As per previously announced plans, Chrome is restricting third-party cookies by default for 1% of Chrome users to facilitate testing, and then ramping up to 100% of users from Q3 2024. The ramp up to 100% of users is subject to addressing any remaining competition concerns of the UK's Competition and Markets Authority (CMA).
As of 4th January 2024, Chrome has started restricting third-party cookies by default for 1% of Chrome browsers. It may take several days to reach the full 1%.
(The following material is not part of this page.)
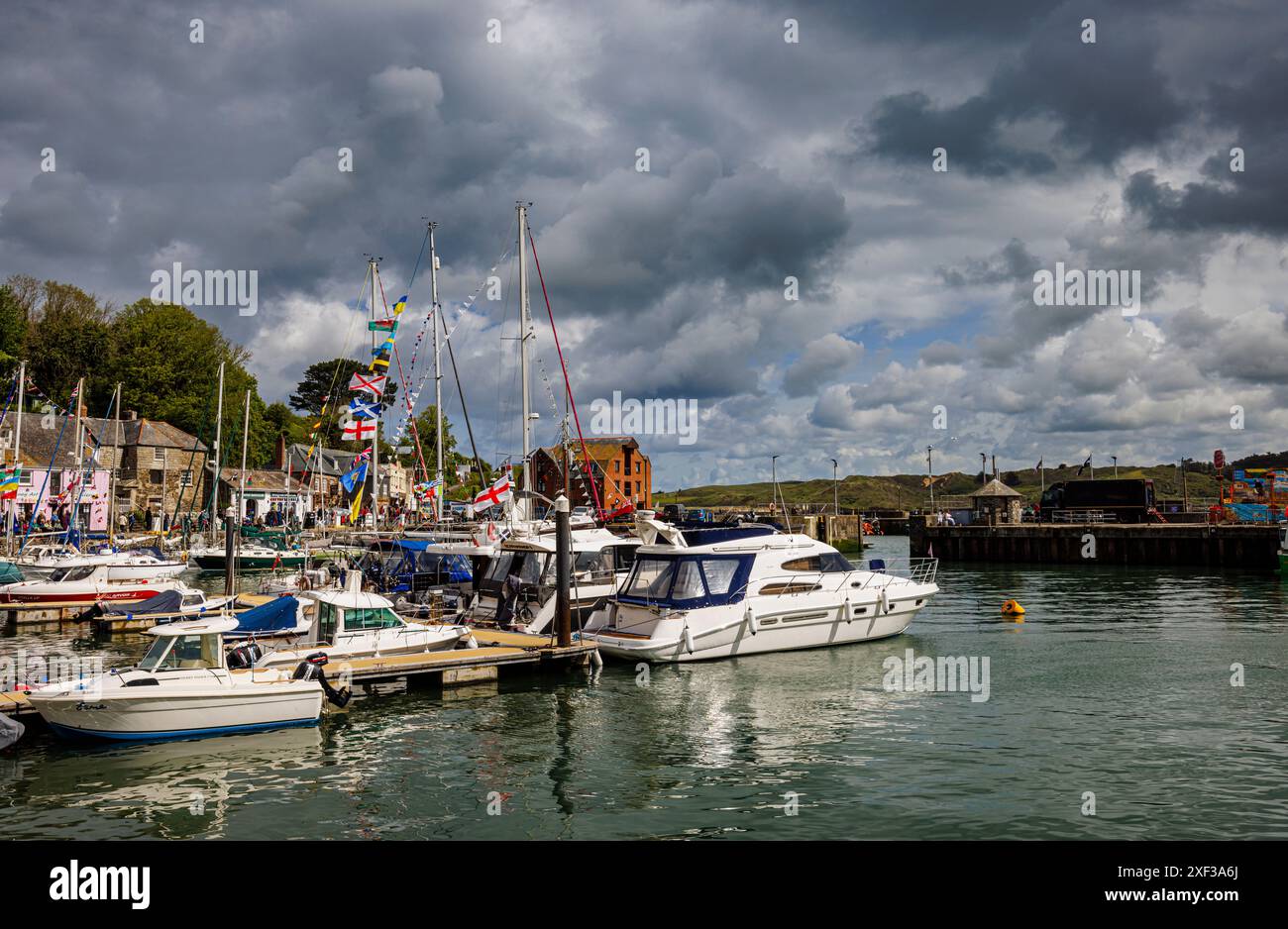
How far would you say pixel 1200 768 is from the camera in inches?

Browsers that are part of the 1% group will also see new Tracking Protection user controls. You can try out these changes in Chrome 121 or higher by enabling chrome://flags/#test-third-party-cookie-phaseout
.
We'll keep you posted as we move further along the deprecation timeline. Refer to our updated landing page on preparing for the end of third-party cookies for immediate actions you can take to ensure your sites don't break.
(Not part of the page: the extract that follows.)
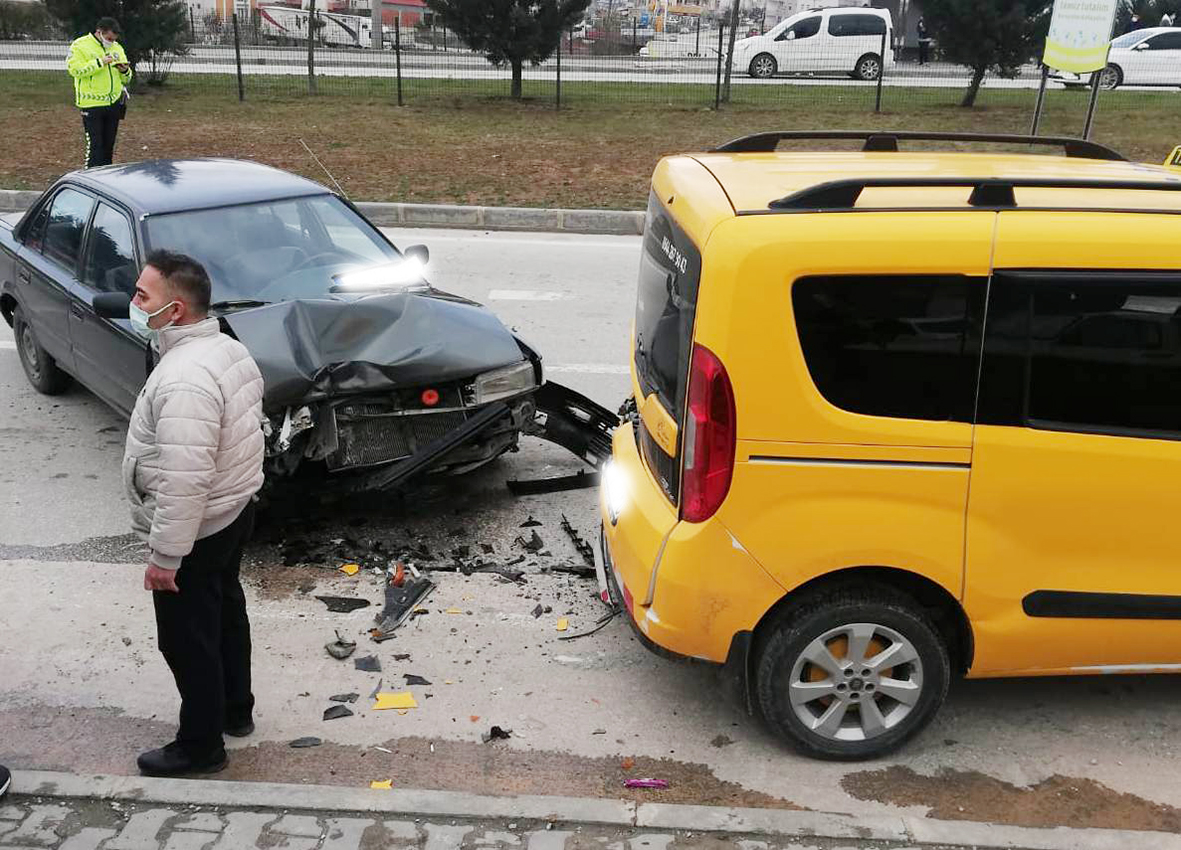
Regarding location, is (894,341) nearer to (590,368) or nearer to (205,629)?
(205,629)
Identify third-party cookie restrictions
The address bar for Chrome browsers that restrict third-party cookies will show an "eye" icon on a site that attempts to access third-party cookies:
Click the eye icon to see information about Tracking Protection, a new Chrome feature that limits cross-site tracking by restricting website access to third-party cookies by default:
Click the toggle to temporarily allow third-party cookies for the current site:
Chrome DevTools alerts
For browsers not in the 1% group, and without third-party cookies blocked from chrome://settings/cookies
, Chrome DevTools displays warnings about cross-site cookie issues:
For browsers in the 1% group, DevTools displays errors about reading and setting third-party cookies being blocked:
Settings changes
For browsers in the 1% group, users will get a new chrome://settings/trackingProtection
page instead of chrome://settings/cookies
:
Get support, and report issues with third-party cookies
We want to learn about scenarios where sites break when third-party cookies are restricted, to ensure that we provide adequate guidance, tooling, and capabilities to allow sites to migrate away from their third-party cookie dependencies.
If your site or a service you depend on is breaking with third-party cookies disabled, you should report this on our breakage tracker at goo.gle/report-3pc-broken. It is also possible to request additional migration time with the third-party cookie deprecation trial for non-advertising use cases which would exclude your embedded site or service from the 1% test.
If you have questions around the deprecation process, you can raise a new issue using the "third-party cookie deprecation" tag on our developer support repository.